### [やること]
職場と病気リスクに関する抜粋から、「先日、1月5日付で東洋経済誌」で始まり「が4.1倍も多いと言います。」まで続く部分を一字も変えずに書き写すこと。

### [読む抜粋]
総合企画委員・経営倫理士
見里 朝士(味の素株式会社)

先日、1月5日付で東洋経済誌のウェブサイト上に掲載された、福島県立医科大学医学部の大平哲也疫学講座主任教授による新書『感情を“毒”にしないコツ』を紹介する記事、≪「病気になりやすい職場」「なりにくい職場」の差 ~上司の質で「心臓病になるリスク」まで変化する~≫を興味深く拝読しました。記事は、仕事の性格を「要求度」の高さ、および自らの裁量の度合いを示す「コントロール度」の高さと、病気のなり易さの相関関係を示すとともに、上司の質が如何にそのリスクを低減する重要な要素となり得るかを示しています。
❖「要求度」「コントロール度」による病気リスク

まず前者の仕事の「要求度」および「コントロール度」と病気になるリスクとの相関ですが、最もストレスが低い「要求度は低いがコントロール度は高い」仕事と比べて、最もストレスフルな「要求度は高いがコントロール度は低い」仕事は、脳卒中になるリスクが2.73倍も高くなるという研究成果が得られたとのことです。また、仕事の「コントロール度」だけに注目しても、「コントロール度」の低い人は高い人に比べて自殺が4.1倍も多いと言います。

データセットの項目
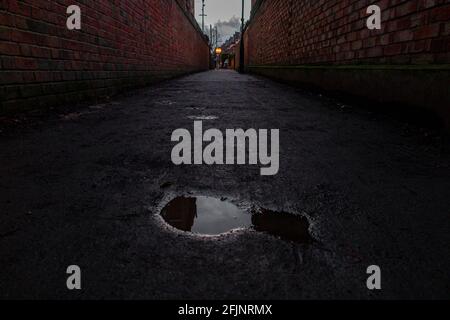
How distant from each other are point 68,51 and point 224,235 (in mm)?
3848

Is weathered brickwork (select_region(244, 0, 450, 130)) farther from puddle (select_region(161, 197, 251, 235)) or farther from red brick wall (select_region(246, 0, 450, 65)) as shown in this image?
puddle (select_region(161, 197, 251, 235))

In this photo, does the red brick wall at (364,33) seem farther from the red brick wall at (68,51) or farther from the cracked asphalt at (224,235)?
the red brick wall at (68,51)

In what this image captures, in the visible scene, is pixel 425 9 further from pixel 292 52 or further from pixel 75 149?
pixel 292 52

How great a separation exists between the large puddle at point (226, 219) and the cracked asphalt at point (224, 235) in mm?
50

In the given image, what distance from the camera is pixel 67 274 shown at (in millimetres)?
850

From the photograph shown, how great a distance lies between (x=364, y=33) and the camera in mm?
3914

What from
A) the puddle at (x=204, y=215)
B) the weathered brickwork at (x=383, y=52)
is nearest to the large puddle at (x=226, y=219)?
the puddle at (x=204, y=215)

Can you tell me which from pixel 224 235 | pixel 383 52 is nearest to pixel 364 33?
pixel 383 52

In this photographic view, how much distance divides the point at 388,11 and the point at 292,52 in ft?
16.3

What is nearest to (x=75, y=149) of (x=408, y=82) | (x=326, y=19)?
(x=408, y=82)

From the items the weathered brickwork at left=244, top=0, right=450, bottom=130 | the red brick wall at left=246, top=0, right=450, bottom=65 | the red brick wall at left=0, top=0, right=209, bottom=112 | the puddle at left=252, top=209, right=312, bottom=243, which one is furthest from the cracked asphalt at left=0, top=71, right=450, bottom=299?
the red brick wall at left=246, top=0, right=450, bottom=65

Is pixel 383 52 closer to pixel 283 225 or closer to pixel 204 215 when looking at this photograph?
pixel 283 225

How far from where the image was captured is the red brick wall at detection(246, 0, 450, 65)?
2.62 m

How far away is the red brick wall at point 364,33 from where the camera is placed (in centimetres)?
262
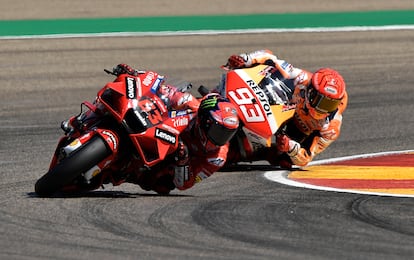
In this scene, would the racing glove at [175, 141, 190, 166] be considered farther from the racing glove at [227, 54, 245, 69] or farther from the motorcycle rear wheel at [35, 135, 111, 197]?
the racing glove at [227, 54, 245, 69]

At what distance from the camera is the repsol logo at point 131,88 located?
32.2 feet

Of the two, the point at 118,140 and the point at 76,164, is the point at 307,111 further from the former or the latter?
the point at 76,164

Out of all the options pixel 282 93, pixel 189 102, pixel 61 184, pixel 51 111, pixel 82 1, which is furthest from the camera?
pixel 82 1

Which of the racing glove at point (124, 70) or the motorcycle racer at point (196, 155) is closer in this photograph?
the motorcycle racer at point (196, 155)

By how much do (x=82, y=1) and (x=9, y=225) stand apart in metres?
15.5

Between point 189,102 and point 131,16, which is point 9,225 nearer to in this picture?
point 189,102

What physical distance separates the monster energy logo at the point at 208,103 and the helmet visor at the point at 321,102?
5.55 ft

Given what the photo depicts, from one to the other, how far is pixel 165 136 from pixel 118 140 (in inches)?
17.8

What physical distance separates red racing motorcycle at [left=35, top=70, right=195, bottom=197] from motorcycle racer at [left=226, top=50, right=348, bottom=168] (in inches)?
65.5

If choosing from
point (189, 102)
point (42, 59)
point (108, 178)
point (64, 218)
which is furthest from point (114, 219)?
point (42, 59)

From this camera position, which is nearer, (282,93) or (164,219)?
(164,219)

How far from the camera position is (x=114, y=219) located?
8883 millimetres

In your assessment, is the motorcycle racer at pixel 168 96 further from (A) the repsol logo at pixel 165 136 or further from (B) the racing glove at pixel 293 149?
(B) the racing glove at pixel 293 149

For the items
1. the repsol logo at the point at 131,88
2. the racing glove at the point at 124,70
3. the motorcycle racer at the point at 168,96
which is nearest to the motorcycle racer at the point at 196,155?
the motorcycle racer at the point at 168,96
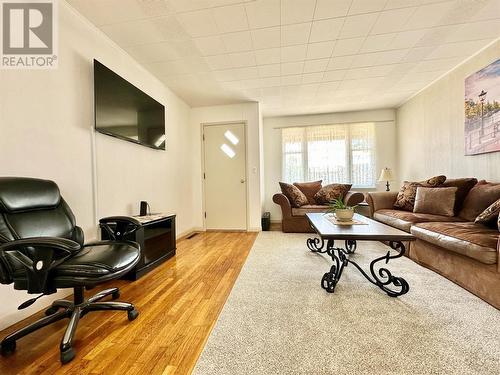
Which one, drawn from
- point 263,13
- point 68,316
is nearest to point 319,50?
point 263,13

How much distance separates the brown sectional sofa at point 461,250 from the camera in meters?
1.62

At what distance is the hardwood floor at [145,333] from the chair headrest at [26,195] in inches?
31.1

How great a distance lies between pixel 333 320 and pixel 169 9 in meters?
2.75

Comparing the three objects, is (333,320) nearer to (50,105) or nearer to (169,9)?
(50,105)

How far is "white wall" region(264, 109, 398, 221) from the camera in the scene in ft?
16.3

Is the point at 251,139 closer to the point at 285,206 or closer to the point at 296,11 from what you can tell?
the point at 285,206

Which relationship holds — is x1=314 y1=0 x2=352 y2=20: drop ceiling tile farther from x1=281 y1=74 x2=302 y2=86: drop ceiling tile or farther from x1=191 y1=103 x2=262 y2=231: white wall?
x1=191 y1=103 x2=262 y2=231: white wall

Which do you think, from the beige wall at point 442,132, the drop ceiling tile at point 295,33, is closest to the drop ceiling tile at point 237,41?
the drop ceiling tile at point 295,33

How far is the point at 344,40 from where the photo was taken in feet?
8.06

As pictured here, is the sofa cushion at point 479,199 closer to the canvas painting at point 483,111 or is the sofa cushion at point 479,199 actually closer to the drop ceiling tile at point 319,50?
the canvas painting at point 483,111

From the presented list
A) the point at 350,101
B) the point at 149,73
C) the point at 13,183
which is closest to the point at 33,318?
the point at 13,183

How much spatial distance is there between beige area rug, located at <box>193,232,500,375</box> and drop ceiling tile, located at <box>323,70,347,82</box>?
105 inches

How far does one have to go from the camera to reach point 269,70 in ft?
10.2

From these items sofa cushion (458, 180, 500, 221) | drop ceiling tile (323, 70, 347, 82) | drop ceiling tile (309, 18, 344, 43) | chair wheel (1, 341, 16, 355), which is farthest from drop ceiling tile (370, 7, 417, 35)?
chair wheel (1, 341, 16, 355)
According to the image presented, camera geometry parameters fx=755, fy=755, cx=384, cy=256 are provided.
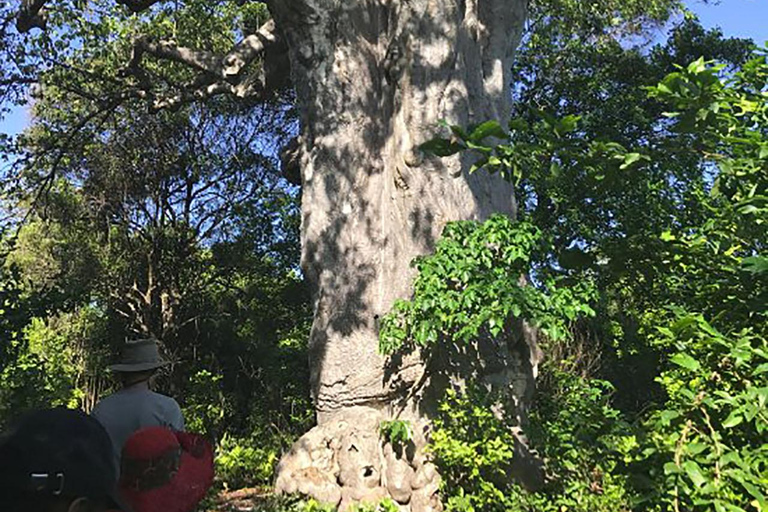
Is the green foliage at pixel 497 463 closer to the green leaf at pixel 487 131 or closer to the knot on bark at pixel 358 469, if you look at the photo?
the knot on bark at pixel 358 469

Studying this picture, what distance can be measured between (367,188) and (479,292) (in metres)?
2.01

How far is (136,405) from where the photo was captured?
4.01m

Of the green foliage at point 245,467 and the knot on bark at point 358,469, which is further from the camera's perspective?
the green foliage at point 245,467

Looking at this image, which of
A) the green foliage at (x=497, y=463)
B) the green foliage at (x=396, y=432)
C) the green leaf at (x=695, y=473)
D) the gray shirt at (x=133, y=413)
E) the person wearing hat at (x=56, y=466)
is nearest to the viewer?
the person wearing hat at (x=56, y=466)

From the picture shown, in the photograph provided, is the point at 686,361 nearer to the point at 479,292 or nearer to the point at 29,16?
the point at 479,292

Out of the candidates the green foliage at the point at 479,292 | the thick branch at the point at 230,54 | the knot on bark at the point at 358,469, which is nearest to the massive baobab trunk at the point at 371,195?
the knot on bark at the point at 358,469

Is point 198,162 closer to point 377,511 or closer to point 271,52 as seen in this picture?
point 271,52

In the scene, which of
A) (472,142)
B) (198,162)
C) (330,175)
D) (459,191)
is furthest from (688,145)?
(198,162)

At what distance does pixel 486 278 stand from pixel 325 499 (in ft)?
7.57

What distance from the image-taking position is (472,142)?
2357 millimetres

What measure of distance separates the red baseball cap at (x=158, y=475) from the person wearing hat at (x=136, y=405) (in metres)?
2.04

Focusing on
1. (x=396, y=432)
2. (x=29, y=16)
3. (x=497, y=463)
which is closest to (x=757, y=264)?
(x=497, y=463)

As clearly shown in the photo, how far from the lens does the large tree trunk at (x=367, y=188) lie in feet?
21.4

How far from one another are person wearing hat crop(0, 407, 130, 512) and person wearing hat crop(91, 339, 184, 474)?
108 inches
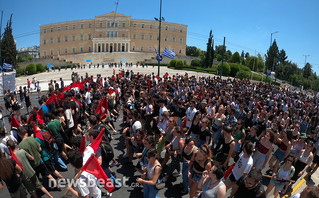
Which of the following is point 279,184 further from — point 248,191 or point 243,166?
point 248,191

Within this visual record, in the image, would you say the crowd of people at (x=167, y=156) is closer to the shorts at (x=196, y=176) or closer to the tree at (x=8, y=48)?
the shorts at (x=196, y=176)

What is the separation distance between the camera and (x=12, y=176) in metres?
3.72

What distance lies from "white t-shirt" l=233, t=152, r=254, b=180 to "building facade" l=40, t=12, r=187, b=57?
76.4 metres

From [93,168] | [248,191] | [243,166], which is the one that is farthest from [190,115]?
[93,168]

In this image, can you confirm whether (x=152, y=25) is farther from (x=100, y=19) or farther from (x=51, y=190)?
(x=51, y=190)

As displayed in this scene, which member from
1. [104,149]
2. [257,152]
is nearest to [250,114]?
[257,152]

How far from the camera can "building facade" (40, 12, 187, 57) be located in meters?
76.2

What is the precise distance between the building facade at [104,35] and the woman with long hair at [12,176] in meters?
75.8

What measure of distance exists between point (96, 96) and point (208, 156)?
29.1 feet

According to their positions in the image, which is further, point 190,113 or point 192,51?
point 192,51

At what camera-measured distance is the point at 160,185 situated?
3.76 meters

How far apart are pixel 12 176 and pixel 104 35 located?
8115cm

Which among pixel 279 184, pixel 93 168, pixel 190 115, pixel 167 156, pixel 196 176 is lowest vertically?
pixel 279 184

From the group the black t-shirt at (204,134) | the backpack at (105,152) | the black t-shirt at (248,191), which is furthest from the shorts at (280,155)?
the backpack at (105,152)
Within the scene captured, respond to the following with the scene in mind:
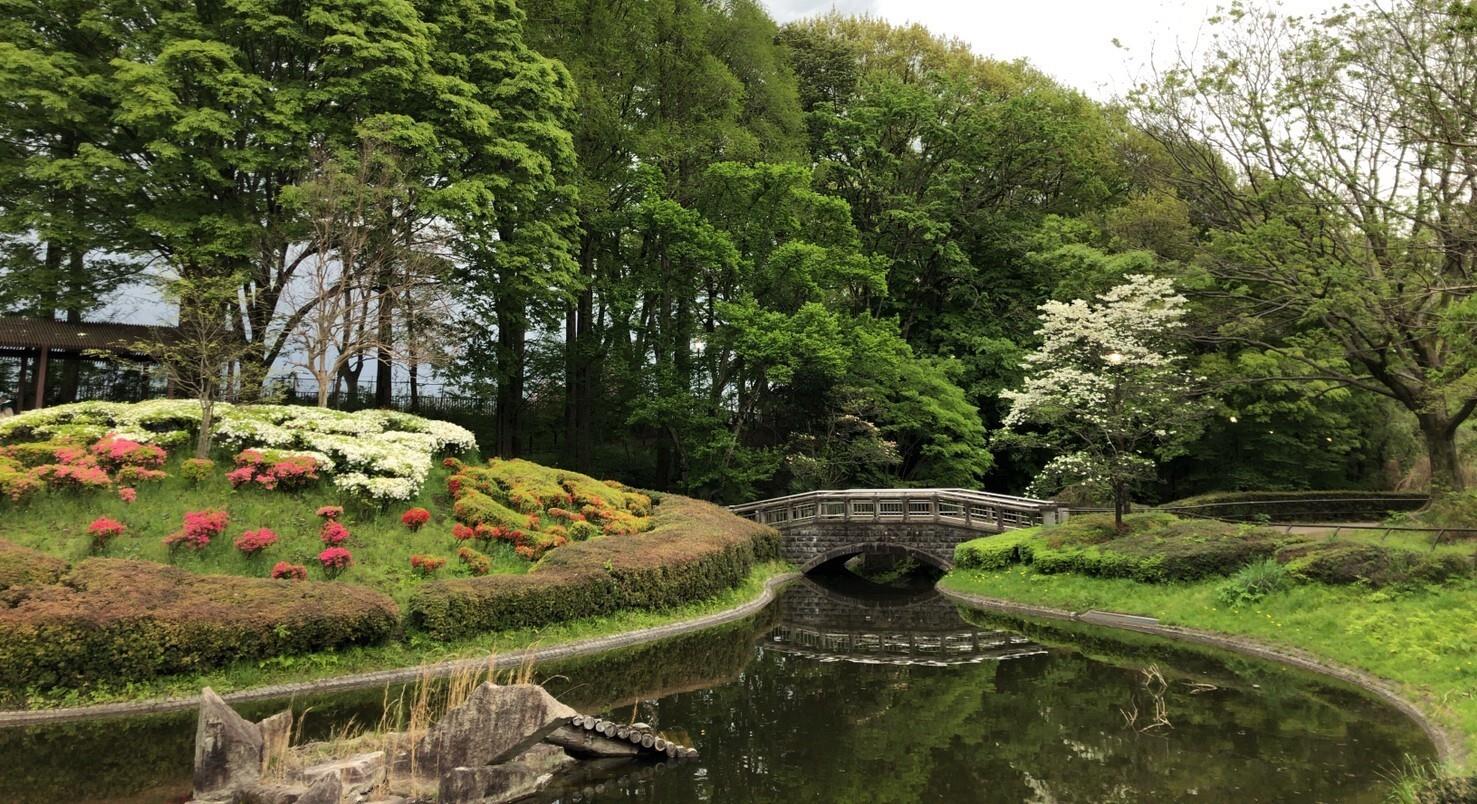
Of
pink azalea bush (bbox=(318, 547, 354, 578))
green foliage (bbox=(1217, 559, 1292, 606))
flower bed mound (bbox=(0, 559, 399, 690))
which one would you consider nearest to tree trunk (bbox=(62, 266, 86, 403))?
pink azalea bush (bbox=(318, 547, 354, 578))

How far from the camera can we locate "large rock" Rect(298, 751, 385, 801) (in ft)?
24.9

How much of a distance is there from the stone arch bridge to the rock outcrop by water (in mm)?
17473

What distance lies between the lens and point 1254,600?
623 inches

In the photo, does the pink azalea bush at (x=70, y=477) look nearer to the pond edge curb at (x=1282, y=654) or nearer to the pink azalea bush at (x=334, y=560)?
the pink azalea bush at (x=334, y=560)

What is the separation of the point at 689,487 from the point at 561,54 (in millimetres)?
15220

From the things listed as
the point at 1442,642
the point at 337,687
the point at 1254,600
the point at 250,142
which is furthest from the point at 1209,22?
the point at 250,142

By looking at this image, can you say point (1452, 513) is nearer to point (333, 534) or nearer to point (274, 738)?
point (274, 738)

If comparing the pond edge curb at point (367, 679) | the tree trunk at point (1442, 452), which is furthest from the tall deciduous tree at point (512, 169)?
the tree trunk at point (1442, 452)

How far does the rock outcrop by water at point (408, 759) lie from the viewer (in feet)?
24.6

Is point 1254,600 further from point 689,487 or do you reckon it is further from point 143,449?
point 143,449

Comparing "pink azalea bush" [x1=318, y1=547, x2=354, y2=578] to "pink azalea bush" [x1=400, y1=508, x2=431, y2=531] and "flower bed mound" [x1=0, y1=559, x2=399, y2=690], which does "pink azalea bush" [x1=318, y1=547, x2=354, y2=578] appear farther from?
"pink azalea bush" [x1=400, y1=508, x2=431, y2=531]

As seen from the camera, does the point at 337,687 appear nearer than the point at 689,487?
Yes

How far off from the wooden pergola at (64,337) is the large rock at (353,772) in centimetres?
1487

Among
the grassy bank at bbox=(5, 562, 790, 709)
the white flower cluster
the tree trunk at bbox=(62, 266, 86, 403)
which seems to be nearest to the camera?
the grassy bank at bbox=(5, 562, 790, 709)
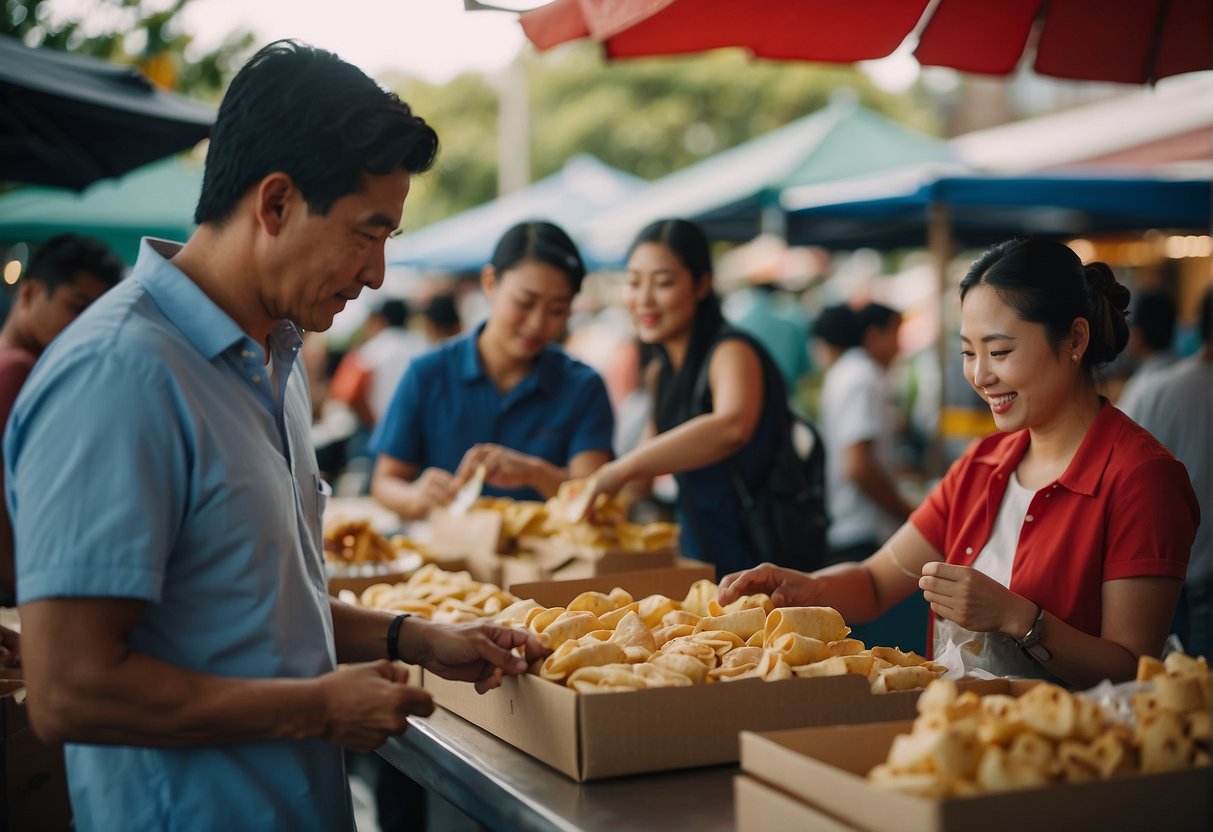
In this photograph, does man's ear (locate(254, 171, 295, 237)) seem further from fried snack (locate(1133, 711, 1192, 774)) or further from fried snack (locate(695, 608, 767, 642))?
fried snack (locate(1133, 711, 1192, 774))

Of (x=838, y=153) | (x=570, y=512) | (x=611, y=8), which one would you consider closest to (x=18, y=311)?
(x=570, y=512)

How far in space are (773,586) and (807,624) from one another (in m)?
0.49

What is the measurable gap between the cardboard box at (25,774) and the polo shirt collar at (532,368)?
1.94m

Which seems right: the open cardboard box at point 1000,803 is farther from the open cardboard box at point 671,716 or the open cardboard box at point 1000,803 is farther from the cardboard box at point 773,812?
the open cardboard box at point 671,716

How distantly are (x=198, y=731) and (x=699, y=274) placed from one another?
2.69m

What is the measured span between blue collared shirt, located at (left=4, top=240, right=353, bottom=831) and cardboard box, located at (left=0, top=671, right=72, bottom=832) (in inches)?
32.8

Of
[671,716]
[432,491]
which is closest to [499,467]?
[432,491]

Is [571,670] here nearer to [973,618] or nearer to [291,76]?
[973,618]

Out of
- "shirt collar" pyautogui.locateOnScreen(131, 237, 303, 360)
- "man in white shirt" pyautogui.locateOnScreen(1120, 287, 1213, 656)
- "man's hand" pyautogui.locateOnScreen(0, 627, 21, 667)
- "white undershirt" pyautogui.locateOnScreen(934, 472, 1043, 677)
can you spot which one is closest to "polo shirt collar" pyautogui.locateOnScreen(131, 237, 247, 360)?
"shirt collar" pyautogui.locateOnScreen(131, 237, 303, 360)

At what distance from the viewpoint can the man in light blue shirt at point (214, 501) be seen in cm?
142

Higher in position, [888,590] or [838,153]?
[838,153]

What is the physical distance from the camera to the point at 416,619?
2053 mm

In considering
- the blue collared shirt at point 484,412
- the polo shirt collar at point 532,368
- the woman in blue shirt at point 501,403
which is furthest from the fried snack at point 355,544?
the polo shirt collar at point 532,368

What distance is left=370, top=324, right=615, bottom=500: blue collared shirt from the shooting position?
4.12 m
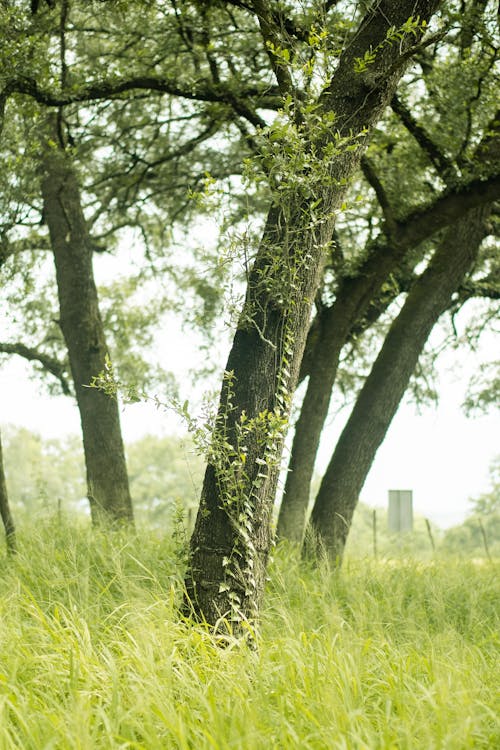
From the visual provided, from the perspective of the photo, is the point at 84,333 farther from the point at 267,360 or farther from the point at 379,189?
the point at 267,360

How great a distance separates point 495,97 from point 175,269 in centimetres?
661

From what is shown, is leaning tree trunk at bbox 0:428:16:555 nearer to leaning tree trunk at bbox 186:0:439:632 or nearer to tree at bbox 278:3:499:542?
tree at bbox 278:3:499:542

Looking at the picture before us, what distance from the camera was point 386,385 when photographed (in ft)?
28.7

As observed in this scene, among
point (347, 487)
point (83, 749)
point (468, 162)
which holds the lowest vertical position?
point (83, 749)

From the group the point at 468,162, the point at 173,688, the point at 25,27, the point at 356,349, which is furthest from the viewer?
the point at 356,349

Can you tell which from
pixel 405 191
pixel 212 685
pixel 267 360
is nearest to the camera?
pixel 212 685

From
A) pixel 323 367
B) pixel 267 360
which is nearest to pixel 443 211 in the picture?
pixel 323 367

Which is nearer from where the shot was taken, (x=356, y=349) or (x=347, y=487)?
(x=347, y=487)

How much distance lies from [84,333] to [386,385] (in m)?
3.68

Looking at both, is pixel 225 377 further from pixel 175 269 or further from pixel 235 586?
pixel 175 269

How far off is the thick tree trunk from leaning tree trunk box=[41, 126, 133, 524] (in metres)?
2.43

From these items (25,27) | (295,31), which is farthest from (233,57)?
(25,27)

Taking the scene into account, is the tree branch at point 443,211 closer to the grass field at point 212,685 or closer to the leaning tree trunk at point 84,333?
the leaning tree trunk at point 84,333

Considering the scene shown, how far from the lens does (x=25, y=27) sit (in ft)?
25.2
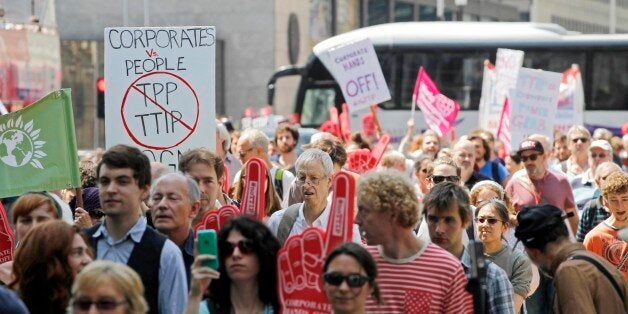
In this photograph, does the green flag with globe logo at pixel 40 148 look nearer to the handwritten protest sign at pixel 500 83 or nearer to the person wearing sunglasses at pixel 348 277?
the person wearing sunglasses at pixel 348 277

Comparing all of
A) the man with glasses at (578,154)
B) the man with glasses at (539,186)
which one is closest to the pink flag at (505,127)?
the man with glasses at (578,154)

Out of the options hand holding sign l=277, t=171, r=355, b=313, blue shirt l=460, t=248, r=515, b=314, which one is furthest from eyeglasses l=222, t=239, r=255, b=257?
blue shirt l=460, t=248, r=515, b=314

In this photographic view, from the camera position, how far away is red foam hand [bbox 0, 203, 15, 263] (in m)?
7.96

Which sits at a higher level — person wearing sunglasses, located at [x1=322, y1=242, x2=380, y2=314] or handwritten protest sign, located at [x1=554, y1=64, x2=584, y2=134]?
handwritten protest sign, located at [x1=554, y1=64, x2=584, y2=134]

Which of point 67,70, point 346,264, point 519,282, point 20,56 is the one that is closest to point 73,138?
point 519,282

### [課題の解答]
先日、1月5日付で東洋経済誌のウェブサイト上に掲載された、福島県立医科大学医学部の大平哲也疫学講座主任教授による新書『感情を“毒”にしないコツ』を紹介する記事、≪「病気になりやすい職場」「なりにくい職場」の差 ~上司の質で「心臓病になるリスク」まで変化する~≫を興味深く拝読しました。記事は、仕事の性格を「要求度」の高さ、および自らの裁量の度合いを示す「コントロール度」の高さと、病気のなり易さの相関関係を示すとともに、上司の質が如何にそのリスクを低減する重要な要素となり得るかを示しています。
❖「要求度」「コントロール度」による病気リスク

まず前者の仕事の「要求度」および「コントロール度」と病気になるリスクとの相関ですが、最もストレスが低い「要求度は低いがコントロール度は高い」仕事と比べて、最もストレスフルな「要求度は高いがコントロール度は低い」仕事は、脳卒中になるリスクが2.73倍も高くなるという研究成果が得られたとのことです。また、仕事の「コントロール度」だけに注目しても、「コントロール度」の低い人は高い人に比べて自殺が4.1倍も多いと言います。